> [What this task involves]: Reproduce verbatim the lines beginning with the one that contains "Which is lowest among" and ending with the one that contains "the point at 150,44 <", including both of those lines.

[Spatial relation data]
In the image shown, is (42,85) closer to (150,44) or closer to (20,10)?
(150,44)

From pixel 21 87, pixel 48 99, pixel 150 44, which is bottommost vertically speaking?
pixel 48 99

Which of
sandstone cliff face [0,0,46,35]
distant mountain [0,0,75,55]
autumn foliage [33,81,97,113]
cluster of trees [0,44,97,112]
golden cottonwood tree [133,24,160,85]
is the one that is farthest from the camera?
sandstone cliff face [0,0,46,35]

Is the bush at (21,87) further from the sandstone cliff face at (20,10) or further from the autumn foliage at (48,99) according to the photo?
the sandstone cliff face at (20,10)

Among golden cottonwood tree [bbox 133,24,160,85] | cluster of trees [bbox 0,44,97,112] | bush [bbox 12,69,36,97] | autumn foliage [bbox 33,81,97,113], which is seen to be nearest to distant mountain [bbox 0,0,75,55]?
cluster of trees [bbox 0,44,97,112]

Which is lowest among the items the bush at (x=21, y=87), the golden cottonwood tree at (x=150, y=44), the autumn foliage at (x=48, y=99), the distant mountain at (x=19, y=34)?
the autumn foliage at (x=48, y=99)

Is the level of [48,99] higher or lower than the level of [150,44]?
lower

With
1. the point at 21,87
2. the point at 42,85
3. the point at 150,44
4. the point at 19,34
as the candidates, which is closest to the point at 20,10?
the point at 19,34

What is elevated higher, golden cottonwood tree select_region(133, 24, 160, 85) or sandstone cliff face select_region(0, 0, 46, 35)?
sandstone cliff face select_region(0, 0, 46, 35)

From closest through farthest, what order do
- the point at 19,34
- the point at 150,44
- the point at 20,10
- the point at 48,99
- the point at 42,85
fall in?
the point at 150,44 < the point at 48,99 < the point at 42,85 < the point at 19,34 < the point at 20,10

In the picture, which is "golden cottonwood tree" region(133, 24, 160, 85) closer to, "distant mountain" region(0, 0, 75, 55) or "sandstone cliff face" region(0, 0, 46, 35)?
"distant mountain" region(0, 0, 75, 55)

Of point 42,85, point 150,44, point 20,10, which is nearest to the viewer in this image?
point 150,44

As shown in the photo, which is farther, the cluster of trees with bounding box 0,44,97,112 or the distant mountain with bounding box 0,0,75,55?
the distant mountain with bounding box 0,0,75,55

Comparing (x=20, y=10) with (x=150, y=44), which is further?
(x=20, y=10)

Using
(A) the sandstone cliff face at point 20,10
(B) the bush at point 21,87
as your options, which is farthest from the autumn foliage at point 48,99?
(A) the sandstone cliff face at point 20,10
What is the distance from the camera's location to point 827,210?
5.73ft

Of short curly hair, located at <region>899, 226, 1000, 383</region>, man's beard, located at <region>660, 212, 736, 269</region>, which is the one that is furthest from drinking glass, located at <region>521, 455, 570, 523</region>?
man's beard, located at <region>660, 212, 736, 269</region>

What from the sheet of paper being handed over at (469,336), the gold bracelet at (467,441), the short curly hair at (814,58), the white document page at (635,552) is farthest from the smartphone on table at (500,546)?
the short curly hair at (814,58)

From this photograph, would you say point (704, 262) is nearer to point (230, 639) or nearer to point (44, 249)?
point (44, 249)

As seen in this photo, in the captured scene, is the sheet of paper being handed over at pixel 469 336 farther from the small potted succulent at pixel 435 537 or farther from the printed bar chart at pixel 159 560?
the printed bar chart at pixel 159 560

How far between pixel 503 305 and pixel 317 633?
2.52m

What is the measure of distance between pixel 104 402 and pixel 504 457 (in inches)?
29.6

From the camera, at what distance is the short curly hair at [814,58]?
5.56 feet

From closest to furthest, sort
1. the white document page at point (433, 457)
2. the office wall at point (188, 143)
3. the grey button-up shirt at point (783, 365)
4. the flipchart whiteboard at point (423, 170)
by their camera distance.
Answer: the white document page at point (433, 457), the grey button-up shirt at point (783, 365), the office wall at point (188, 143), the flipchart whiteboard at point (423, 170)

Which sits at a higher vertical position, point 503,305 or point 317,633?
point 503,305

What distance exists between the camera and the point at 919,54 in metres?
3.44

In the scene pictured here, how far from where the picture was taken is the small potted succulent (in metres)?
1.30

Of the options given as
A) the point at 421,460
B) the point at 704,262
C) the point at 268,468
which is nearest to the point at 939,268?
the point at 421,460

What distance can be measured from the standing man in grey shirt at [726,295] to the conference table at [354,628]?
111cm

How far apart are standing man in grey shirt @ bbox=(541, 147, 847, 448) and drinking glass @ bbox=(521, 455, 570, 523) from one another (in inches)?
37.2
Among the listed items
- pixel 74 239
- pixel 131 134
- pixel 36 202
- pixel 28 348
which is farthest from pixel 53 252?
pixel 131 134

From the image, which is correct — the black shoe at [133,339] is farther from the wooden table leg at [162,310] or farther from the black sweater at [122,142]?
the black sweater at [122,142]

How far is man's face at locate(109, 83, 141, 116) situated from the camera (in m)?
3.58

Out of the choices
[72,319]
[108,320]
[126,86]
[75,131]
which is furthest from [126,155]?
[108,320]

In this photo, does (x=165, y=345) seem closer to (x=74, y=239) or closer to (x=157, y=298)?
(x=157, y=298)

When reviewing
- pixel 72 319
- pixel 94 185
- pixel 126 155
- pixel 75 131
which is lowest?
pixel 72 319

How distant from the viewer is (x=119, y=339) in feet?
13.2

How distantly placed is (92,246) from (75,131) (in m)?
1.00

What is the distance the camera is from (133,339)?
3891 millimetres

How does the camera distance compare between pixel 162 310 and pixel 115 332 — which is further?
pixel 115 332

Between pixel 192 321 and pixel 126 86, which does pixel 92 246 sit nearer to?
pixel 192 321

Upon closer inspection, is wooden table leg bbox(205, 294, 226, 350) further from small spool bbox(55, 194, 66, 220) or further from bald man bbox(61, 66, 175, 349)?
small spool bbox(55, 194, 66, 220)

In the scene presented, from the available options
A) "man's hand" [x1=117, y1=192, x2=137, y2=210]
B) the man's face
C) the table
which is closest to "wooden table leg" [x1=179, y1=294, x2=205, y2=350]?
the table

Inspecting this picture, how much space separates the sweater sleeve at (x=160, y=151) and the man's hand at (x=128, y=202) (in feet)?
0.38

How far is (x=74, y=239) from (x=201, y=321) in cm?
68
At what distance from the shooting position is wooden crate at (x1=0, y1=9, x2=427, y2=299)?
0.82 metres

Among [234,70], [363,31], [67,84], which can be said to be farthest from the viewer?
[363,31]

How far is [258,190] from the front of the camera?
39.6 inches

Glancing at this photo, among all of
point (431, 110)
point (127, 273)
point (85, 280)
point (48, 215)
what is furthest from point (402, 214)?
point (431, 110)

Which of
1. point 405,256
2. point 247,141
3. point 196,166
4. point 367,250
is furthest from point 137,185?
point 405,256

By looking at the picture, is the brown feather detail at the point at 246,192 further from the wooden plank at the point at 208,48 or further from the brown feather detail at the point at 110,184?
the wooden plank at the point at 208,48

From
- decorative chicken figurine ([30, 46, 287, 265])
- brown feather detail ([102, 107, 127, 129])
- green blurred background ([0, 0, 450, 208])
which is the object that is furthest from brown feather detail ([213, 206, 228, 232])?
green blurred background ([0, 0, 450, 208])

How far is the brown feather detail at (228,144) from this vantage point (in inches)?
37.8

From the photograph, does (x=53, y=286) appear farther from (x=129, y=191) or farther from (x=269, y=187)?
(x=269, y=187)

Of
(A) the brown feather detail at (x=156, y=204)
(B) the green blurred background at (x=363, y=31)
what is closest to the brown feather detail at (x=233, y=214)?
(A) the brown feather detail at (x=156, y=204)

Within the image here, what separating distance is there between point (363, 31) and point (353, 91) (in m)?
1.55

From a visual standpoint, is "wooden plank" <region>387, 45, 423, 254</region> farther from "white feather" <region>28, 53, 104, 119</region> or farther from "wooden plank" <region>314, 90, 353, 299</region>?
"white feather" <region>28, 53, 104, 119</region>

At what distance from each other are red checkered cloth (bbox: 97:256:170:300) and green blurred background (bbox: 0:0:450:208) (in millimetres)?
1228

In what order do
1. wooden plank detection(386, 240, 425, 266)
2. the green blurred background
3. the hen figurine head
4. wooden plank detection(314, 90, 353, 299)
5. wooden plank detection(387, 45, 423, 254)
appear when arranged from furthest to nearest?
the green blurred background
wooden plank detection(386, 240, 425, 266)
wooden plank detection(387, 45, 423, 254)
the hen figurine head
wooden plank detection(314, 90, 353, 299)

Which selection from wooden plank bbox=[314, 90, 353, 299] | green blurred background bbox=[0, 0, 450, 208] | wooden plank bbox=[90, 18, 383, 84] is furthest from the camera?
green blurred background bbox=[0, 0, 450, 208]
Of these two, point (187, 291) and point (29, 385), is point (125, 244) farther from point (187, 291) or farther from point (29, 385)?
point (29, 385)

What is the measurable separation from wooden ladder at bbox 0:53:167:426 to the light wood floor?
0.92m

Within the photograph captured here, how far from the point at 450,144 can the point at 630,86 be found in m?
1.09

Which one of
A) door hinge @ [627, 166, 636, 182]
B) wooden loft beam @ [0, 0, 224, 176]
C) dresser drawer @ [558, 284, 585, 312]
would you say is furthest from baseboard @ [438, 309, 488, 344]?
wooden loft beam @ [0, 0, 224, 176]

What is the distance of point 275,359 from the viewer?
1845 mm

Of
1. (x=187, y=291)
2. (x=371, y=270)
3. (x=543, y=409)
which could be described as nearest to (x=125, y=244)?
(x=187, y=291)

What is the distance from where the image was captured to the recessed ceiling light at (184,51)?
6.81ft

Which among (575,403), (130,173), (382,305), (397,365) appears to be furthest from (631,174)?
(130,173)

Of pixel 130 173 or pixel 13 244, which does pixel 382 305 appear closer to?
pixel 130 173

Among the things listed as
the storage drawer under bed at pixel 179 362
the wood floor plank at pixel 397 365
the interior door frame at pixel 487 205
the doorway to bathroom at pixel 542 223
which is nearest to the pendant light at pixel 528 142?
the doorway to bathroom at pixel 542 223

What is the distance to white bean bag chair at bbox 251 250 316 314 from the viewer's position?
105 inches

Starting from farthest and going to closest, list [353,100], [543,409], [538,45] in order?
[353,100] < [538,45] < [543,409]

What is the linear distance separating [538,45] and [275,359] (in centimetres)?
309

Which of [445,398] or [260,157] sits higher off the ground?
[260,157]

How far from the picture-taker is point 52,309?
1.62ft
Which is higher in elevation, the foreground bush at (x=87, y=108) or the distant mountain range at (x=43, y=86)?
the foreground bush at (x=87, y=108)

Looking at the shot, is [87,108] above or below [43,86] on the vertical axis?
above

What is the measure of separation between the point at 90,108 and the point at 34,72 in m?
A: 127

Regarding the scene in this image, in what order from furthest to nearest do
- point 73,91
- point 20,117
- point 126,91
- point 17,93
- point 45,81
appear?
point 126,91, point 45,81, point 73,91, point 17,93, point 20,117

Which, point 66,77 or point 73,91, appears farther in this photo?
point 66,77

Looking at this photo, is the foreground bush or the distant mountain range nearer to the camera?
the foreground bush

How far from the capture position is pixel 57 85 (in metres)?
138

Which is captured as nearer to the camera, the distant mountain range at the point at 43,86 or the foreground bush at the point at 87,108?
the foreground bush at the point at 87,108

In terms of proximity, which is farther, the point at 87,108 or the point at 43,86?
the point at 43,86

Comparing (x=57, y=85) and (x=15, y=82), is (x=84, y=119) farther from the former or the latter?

> [Correct response]:
Which is lowest among the items the bush at (x=21, y=87), the golden cottonwood tree at (x=150, y=44), the autumn foliage at (x=48, y=99), the distant mountain at (x=19, y=34)?
the autumn foliage at (x=48, y=99)

Is the level of [48,99] higher or lower than the level of [150,44]?
lower

With
1. the point at 21,87
2. the point at 42,85
3. the point at 150,44
4. the point at 19,34
as the candidates, which is closest to the point at 20,10?
the point at 19,34

What is elevated higher, golden cottonwood tree select_region(133, 24, 160, 85) or sandstone cliff face select_region(0, 0, 46, 35)?
sandstone cliff face select_region(0, 0, 46, 35)

From closest through farthest, what order do
- the point at 19,34
- the point at 150,44
- the point at 20,10
- the point at 48,99
- the point at 42,85
fall in?
the point at 150,44 < the point at 48,99 < the point at 42,85 < the point at 19,34 < the point at 20,10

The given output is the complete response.